Mas as televisões exploram à exaustão estes temas…

Eu percebo que as televisões sigam este «show off» permanente para alcançar audiências, mas estamos a assistir à réplica da teoria do «Big Brother» - o concurso, bem entendido - aplicada ao futebol. Parece que estamos sempre à espera que as pessoas se envolvam à pancada…

E como é que ninguém faz nada para que isto pare?

Eu não compreendo como é que as instâncias que mandam no futebol - ou seja, a FPF, a LPFP e os clubes - não ocupam o espaço. Alguém já procurou perguntar porque é que temos os comentadores engajados naqueles programas de TV? Temos porque os clubes continuam a esconder os verdadeiros protagonistas e a Liga e a Federação teimam em não promover o produto futebol, evitando criar produtos com os verdadeiros protagonistas deste desporto. Enquanto não se promover o produto, o espaço é ocupado por quem só quer destruir o produto. Para perceber um pouco melhor aquilo que lhe digo, vou exemplificar com o que se passou na investigação do meu livro: há mais de 50 entrevistas feitas e houve uma série de pessoas com quem não consegui falar…

A começar pelo próprio selecionador nacional…
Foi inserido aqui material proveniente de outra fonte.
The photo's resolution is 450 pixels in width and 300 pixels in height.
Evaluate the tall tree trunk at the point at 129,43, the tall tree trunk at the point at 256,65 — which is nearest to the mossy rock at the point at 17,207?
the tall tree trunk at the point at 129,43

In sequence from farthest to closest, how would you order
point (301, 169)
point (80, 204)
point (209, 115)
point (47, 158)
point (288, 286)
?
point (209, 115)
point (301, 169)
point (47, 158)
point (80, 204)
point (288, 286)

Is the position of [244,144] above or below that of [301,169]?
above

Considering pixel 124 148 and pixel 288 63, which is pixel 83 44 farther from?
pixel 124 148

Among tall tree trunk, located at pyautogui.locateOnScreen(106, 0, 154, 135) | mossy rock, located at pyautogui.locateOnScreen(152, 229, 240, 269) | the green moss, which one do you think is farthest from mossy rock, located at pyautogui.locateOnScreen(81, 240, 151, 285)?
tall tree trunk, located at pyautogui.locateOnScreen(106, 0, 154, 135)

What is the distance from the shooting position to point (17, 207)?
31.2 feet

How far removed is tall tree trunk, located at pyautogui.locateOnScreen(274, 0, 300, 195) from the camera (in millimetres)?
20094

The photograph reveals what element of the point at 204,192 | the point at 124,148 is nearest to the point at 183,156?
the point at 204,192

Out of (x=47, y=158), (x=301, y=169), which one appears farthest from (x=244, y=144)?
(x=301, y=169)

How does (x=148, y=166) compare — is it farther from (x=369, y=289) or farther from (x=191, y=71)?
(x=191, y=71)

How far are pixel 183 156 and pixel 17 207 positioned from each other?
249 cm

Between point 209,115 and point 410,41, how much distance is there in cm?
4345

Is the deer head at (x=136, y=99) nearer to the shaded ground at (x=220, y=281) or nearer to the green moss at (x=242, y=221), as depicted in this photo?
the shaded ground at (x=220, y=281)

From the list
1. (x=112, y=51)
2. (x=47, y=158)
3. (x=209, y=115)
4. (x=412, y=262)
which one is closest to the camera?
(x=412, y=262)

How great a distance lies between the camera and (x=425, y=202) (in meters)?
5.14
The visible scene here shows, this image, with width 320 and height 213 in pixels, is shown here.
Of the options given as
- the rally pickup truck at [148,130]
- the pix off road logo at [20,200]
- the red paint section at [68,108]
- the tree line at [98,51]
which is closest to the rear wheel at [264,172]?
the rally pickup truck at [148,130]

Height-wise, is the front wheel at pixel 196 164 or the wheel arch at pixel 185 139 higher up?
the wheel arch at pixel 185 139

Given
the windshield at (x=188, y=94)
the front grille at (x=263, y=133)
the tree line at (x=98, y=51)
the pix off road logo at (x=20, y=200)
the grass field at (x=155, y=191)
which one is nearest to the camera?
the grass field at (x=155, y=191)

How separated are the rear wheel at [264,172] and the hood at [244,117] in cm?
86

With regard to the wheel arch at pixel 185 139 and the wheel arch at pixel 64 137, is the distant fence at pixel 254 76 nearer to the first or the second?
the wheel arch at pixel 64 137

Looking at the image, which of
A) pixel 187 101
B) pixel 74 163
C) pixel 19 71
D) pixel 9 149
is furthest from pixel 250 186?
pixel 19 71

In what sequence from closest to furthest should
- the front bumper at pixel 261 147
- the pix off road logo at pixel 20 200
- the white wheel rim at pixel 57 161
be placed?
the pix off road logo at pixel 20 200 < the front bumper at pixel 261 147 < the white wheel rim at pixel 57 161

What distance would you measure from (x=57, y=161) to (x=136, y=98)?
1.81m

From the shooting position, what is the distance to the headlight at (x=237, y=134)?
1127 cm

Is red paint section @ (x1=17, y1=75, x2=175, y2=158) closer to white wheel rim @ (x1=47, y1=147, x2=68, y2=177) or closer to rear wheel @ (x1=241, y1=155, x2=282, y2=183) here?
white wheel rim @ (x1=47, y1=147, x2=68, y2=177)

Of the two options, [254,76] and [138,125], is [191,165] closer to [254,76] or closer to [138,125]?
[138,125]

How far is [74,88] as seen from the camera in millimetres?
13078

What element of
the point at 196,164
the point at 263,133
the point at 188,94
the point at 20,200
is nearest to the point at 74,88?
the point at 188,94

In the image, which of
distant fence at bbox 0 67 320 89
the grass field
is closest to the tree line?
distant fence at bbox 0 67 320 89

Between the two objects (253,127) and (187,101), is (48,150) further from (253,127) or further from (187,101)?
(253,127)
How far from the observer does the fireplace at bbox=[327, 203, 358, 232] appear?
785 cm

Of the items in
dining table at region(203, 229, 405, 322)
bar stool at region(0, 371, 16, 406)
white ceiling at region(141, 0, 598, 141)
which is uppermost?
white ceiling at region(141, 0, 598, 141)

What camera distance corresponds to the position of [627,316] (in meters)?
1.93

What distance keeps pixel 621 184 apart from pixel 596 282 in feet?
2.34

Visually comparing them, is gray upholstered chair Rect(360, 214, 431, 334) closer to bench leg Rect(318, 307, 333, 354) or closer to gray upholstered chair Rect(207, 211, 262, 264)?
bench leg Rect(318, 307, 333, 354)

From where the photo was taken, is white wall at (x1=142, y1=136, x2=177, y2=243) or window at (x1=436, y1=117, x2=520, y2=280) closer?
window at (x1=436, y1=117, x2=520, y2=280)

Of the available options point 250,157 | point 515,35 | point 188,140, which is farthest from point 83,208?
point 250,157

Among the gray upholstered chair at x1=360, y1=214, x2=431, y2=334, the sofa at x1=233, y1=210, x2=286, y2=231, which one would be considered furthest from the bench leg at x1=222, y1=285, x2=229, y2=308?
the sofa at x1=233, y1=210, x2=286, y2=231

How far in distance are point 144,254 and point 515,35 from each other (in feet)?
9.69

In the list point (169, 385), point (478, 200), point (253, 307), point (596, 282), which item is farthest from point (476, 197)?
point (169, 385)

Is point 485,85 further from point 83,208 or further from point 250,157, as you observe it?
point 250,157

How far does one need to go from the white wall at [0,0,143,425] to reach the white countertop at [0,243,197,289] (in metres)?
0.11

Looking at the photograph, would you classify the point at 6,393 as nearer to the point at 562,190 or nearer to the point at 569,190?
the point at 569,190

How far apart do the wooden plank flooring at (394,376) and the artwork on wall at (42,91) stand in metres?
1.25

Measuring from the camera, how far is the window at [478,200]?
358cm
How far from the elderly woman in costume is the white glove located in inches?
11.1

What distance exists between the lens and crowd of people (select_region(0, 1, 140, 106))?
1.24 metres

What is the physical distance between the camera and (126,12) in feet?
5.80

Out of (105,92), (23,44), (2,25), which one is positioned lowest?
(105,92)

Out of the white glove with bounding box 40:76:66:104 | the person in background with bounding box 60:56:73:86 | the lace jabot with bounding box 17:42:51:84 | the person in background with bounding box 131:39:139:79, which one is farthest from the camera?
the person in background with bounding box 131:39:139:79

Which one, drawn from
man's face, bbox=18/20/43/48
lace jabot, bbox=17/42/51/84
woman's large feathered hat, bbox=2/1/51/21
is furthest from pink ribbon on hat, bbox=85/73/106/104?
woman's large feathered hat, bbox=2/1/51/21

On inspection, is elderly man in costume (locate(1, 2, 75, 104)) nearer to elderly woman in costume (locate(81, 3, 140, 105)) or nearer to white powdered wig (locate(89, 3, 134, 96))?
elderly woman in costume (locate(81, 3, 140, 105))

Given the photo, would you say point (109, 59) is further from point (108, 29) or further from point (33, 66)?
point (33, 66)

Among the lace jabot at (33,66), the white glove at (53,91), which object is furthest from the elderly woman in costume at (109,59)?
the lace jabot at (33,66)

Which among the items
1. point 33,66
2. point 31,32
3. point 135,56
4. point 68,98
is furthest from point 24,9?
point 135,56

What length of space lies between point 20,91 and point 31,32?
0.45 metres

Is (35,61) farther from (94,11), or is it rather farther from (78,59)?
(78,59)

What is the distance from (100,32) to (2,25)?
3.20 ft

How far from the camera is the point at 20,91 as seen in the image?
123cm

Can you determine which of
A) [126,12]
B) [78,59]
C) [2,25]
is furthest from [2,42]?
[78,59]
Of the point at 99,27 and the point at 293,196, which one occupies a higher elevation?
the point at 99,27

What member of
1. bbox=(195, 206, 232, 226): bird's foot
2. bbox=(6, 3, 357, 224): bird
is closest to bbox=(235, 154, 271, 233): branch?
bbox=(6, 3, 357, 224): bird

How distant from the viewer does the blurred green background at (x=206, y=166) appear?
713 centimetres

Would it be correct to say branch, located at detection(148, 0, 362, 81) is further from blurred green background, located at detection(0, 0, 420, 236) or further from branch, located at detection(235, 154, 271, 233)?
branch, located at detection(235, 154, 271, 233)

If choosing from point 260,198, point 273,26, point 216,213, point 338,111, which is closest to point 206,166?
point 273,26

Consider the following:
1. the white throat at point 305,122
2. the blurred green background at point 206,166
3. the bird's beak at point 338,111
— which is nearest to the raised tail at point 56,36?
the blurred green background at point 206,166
Sim, porque a FPF não deu luz verde, só o faria se a biografia fosse autorizada, mas confesso que biografias dessas não são a minha praia - faço jornalismo, não faço propaganda. Não consegui falar com Pinto da Costa e Sérgio Conceição, que esteve com Fernando Santos na Grécia, porque do FC Porto não me deu autorização. Não consegui falar com Luís Filipe Vieira e com Rui Costa porque não tive resposta do Benfica. Não cheguei a pedir ao Sporting, mas provavelmente a resposta ou a falta dela seria a mesma.